Each script pins cache directories inside the workspace so they work in constrained environments and can be chained in CI.
You can build the UI in React and have the macOS app host it inside a WKWebView. The Swift side exposes a small JS bridge and pushes state updates.
- Dev server: run your React app at
http://localhost:5173(e.g., Vite). - Launch the app with the environment variable
WEB_DEV_SERVER_URL=http://localhost:5173so the webview loads your dev server instead of bundled files.- Example:
WEB_DEV_SERVER_URL=http://localhost:5173 swift run
- Example:
- For production, build your React app and copy the built files into
Sources/Chordinate/Resources/Web/(replace the sampleindex.html). The app will load the bundledindex.html.
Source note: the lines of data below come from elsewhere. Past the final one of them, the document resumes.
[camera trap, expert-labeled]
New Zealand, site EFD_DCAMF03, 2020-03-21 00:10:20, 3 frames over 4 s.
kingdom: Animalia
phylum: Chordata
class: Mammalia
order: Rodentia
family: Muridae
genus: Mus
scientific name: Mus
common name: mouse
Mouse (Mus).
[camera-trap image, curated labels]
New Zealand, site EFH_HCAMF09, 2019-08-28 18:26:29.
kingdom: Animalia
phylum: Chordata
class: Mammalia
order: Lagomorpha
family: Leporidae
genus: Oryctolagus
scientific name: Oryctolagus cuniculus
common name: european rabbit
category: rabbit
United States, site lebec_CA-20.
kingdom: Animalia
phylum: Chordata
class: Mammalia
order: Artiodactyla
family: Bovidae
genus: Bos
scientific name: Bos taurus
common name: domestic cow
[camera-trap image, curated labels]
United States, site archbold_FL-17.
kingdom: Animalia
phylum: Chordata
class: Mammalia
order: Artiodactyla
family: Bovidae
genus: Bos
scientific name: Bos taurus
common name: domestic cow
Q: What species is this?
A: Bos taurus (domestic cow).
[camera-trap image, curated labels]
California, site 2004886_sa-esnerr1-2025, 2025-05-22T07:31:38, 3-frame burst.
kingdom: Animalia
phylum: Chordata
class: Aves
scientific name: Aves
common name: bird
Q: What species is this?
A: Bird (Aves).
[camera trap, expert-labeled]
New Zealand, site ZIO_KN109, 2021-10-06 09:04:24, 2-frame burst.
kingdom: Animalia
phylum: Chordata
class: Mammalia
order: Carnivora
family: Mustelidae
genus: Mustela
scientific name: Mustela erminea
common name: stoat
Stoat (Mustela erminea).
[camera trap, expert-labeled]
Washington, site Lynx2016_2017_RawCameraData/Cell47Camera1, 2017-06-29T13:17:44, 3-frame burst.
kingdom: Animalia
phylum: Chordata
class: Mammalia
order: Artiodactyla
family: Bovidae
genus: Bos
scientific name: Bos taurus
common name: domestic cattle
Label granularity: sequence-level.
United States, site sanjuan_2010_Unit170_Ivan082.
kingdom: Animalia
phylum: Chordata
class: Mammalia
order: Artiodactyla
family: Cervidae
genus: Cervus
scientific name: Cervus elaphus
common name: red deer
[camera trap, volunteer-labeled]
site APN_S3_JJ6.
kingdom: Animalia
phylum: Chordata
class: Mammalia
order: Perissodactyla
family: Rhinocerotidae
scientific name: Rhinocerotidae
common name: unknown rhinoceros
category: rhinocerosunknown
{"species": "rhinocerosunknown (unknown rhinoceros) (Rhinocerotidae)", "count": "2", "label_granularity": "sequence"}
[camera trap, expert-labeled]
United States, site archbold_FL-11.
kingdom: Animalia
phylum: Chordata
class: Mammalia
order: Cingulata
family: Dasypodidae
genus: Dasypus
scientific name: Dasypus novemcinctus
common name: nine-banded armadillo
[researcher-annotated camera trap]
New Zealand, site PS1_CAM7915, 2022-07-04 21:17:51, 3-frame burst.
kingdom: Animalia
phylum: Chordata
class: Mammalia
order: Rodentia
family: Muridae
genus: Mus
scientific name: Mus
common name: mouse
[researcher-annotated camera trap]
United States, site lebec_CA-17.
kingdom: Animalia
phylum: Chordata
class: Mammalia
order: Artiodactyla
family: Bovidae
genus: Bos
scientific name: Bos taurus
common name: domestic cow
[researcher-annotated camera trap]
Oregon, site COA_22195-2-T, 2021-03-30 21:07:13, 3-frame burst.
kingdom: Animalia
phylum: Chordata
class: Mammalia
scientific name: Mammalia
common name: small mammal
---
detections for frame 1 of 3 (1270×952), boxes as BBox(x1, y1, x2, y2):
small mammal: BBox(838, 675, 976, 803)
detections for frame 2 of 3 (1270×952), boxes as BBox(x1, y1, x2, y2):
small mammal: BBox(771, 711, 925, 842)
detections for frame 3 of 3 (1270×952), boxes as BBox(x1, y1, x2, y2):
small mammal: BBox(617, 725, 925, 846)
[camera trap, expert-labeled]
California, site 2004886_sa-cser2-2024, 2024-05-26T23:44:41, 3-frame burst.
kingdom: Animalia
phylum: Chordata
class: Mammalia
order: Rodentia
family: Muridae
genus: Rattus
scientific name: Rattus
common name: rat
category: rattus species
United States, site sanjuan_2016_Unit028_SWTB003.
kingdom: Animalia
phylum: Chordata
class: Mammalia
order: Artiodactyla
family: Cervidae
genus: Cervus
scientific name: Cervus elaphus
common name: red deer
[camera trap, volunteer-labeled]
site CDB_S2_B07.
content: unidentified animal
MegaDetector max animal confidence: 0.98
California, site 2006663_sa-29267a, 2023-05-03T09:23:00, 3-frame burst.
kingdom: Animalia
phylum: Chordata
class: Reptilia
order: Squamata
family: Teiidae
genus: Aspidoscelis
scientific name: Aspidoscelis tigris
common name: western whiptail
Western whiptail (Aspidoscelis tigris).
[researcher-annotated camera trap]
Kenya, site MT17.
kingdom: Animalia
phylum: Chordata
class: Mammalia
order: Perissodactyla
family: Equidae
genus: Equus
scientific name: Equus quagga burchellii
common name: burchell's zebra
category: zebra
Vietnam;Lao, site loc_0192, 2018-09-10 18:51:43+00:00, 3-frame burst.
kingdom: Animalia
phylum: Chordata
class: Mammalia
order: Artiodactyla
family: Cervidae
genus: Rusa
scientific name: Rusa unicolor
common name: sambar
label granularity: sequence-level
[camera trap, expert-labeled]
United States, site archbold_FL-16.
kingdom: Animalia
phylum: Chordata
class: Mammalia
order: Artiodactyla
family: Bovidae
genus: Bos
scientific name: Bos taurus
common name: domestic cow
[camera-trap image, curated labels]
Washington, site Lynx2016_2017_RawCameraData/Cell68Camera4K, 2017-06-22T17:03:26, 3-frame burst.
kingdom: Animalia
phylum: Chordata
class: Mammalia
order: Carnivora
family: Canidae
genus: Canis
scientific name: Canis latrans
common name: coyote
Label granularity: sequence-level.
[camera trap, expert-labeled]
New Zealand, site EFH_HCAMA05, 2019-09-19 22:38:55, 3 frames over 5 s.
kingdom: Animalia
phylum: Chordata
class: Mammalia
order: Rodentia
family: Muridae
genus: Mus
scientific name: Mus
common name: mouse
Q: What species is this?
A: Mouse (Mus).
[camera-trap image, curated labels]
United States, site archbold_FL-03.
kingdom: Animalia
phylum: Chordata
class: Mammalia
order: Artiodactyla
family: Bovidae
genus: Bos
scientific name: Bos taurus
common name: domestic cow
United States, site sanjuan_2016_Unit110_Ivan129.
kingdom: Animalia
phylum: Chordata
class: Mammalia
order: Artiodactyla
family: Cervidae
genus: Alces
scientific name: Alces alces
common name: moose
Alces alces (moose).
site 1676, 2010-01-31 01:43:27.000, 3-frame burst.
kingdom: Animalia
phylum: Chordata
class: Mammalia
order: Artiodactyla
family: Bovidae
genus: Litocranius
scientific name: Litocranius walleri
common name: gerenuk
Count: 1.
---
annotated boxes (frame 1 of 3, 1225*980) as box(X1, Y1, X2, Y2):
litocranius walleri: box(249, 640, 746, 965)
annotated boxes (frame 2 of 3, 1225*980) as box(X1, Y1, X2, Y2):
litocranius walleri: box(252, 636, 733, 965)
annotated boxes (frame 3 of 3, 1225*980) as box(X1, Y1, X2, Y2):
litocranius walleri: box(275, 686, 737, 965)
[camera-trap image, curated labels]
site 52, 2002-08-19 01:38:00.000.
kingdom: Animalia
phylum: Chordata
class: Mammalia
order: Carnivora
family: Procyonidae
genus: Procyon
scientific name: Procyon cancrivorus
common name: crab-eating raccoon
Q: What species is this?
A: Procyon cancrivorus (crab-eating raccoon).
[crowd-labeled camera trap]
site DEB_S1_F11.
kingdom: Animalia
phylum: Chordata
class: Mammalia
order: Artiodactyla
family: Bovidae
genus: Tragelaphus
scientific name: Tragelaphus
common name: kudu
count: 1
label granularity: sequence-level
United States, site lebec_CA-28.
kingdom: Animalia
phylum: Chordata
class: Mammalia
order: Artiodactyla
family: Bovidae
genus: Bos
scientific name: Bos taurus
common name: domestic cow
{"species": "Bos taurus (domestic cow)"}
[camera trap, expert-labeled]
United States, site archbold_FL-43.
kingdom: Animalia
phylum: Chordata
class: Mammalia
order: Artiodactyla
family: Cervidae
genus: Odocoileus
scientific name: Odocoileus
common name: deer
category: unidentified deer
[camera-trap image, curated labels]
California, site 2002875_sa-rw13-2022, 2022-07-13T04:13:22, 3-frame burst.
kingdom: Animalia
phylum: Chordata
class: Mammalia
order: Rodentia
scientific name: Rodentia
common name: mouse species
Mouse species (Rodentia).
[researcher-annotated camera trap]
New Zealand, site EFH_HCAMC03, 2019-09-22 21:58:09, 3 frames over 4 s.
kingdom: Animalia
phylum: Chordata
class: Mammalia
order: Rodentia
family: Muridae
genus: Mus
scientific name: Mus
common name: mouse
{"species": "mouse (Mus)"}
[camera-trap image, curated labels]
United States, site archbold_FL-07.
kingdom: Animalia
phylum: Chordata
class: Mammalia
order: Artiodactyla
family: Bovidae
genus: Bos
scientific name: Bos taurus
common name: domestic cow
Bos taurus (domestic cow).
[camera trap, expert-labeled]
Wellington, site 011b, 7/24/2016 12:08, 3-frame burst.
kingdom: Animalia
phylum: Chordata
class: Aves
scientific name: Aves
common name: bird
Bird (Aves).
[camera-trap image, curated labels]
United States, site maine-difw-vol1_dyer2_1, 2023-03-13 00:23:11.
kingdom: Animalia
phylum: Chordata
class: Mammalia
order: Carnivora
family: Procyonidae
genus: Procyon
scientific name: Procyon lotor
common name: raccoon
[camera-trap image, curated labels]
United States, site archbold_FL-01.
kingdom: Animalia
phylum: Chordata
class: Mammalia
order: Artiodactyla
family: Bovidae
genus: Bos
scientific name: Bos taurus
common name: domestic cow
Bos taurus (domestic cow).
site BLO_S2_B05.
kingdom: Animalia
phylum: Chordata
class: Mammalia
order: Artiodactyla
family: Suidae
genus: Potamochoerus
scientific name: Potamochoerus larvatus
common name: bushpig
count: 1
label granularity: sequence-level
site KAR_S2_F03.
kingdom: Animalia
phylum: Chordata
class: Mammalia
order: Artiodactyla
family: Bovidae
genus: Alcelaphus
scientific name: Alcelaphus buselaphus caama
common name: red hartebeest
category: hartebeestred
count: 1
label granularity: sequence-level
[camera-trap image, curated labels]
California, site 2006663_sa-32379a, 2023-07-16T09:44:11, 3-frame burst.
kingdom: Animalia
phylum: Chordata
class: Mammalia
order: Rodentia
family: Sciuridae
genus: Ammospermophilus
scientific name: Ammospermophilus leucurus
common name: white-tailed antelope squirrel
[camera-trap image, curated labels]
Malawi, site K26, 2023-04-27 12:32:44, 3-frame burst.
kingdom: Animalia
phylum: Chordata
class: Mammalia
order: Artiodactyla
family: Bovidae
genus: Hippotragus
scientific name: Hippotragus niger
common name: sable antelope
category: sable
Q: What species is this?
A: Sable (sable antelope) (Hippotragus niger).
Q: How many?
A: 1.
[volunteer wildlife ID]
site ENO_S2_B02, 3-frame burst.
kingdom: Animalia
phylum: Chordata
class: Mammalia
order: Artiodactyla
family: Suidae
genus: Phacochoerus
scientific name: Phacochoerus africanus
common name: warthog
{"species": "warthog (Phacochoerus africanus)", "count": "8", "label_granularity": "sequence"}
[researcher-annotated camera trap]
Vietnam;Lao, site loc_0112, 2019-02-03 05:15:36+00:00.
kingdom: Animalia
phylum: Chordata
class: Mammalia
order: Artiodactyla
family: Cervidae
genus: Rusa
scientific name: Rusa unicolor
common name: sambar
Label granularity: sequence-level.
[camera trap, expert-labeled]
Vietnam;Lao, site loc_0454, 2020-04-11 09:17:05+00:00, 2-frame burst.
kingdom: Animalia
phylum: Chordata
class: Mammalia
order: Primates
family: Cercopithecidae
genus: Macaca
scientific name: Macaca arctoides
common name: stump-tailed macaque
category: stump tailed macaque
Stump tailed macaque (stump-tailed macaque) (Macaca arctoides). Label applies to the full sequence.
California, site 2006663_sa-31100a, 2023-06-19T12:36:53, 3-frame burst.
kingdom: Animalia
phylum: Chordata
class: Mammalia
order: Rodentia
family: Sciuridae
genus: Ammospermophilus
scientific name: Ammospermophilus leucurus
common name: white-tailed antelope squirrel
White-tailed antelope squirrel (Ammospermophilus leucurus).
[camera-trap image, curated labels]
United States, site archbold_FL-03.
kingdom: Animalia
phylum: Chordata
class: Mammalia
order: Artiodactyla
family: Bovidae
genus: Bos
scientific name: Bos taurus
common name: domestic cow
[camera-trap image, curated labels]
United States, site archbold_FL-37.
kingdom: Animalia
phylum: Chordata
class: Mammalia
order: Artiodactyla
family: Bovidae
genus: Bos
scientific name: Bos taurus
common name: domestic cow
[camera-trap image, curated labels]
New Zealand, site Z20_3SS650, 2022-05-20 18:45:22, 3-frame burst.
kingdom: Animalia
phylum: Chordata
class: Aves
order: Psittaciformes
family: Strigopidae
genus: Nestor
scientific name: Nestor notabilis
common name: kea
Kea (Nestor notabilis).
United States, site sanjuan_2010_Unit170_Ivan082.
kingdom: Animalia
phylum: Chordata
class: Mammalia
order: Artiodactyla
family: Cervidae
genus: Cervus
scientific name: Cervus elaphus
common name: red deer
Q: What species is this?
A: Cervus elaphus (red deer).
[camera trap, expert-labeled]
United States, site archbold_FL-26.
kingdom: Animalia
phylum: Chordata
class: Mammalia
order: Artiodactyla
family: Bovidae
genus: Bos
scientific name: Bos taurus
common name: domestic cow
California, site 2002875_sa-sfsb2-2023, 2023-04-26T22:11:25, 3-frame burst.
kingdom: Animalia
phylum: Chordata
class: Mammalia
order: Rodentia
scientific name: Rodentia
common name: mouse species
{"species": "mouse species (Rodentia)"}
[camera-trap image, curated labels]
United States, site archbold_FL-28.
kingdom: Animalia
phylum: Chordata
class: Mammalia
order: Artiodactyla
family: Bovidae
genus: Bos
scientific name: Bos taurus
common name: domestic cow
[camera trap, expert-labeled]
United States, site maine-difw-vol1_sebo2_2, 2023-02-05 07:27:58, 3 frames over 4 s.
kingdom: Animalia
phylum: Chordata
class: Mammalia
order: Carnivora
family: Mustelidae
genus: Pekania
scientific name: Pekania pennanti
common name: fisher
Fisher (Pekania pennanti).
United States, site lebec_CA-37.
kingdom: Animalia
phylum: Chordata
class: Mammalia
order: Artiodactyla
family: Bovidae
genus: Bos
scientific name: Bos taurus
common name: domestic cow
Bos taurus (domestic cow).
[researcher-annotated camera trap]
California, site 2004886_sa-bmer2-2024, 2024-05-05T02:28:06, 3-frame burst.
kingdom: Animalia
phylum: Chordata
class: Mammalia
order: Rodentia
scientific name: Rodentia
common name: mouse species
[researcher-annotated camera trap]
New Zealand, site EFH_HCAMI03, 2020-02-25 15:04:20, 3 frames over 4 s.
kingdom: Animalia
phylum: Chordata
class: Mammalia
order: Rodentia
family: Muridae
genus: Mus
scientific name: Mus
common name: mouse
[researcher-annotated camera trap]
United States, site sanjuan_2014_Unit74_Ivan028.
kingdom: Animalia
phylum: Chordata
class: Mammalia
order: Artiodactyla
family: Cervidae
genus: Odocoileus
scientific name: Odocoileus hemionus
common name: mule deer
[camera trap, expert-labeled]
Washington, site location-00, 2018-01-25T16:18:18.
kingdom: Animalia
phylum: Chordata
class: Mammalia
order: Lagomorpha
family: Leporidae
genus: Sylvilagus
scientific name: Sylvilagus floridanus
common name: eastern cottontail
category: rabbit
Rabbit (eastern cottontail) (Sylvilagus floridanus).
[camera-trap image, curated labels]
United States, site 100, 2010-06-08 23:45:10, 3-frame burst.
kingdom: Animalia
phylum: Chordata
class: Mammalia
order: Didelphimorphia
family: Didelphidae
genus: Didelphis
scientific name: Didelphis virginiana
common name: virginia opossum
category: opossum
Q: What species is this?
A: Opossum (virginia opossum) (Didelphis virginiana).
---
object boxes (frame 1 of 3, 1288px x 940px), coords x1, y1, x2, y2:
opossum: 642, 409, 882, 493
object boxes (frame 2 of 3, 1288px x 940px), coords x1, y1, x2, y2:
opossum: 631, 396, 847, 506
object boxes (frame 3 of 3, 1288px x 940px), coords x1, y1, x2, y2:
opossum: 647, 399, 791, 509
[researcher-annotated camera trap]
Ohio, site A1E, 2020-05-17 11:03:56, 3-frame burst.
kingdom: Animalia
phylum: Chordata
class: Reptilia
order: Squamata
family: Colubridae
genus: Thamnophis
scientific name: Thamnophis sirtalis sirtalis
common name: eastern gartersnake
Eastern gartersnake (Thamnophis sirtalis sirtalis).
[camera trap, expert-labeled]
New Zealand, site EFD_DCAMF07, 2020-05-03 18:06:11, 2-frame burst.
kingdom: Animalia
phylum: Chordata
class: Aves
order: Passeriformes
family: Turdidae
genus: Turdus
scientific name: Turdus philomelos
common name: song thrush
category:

Native creates window.chordinate with:
window.chordinate.on(handler)to subscribe to events. The handler receives{ type, payload }objects. Returns an unsubscribe function.- Native sends events:
nativeReady— WebView loaded. You should respond with areadymessage (see below).bindingsChanged— payload:{ bindings: ChordBinding[] }detectionChanged— payload:{ enabled: boolean }lastTriggered— payload:{ binding: ChordBinding | null }
JS can call native via window.webkit.messageHandlers.bridge.postMessage({ type, payload }) with the following messages:
ready— Ask native to send initial state.setDetectionEnabled(payload:boolean)createBinding(payload:ChordBinding)updateBinding(payload:ChordBinding)removeBinding(payload:ChordBinding)recordStart|recordStop|recordCancel
Where ChordBinding, KeyStroke, ModifierFlags, and ChordAction match the Codable Swift models in Sources/Chordinate/Models. ModifierFlags encode as { rawValue: number } with bit flags (1=⌘, 2=⌥, 4=⌃, 8=⇧).
The repository includes a minimal placeholder at Sources/Chordinate/Resources/Web/index.html that demonstrates the bridge and renders the current state.